CONTEXTO HISTÓRICO DO MUSEU DA CIDADE:
O Museu da Cidade ou Museu Histórico de Brasília, localizado na Praça dos Três Poderes durante a construção de Brasília, é um projeto de Oscar Niemeyer (1907-2012), de concreto armado e revestido de mármore branco oriundo da cidade de Cachoeiro do Itapemirim (ES), realizada pela Construtora Rabello S/A. O edifício é do tipo monobloco pavilhonar em balanço, estruturado por dois pilares levemente deslocados para uma das laterais e um par de vigas que formam um bloco de concreto de 35 metros de comprimento e cinco de largura, revestido em mármore branco. Na porção voltada para a Praça dos Três Poderes, há afixada na fachada a escultura com o rosto do então presidente Juscelino Kubitschek (período do governo 1956-1961) em pedra sabão de autoria do artista mineiro José Alves Pedrosa (1915-2002), além de uma à direita da escultura, frase em homenagem à JK sobre a nova capital, Brasília: “Ao presidente Juscelino Kubitschek de Oliveira, que desbravou o sertão e ergueu Brasília com audácia, energia e confiança, a homenagem dos pioneiros que o ajudaram na grande aventura.” Esse foi construído para abrigar documentos referentes à história da transferência da capital e foi inaugurado em 21 de abril de 1960, junto com a inauguração da nova capital, como monumento comemorativo da instalação do Governo Federal em Brasília.

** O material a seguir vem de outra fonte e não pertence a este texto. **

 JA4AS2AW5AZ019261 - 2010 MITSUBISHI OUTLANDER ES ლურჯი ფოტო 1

Este grande bloco é apoiado em uma estrutura que abriga a escada que leva ao seu interior, onde paredes em mármore exibem 16 painéis que contam a história da mudança da capital, desde o processo de interiorização em 1789 até a transferência efetiva para o Planalto Central em meados dos anos 50 (CASTELO, 1999). O edifício, tombado pelo Governo do Distrito Federal (GDF) em 1982 e pelo Instituto do Patrimônio Histórico e Artístico Nacional (IPHAN) em 2007, serve de suporte de uma narrativa que intercala dados históricos, culturais e urbanísticos (SOARES, 2017).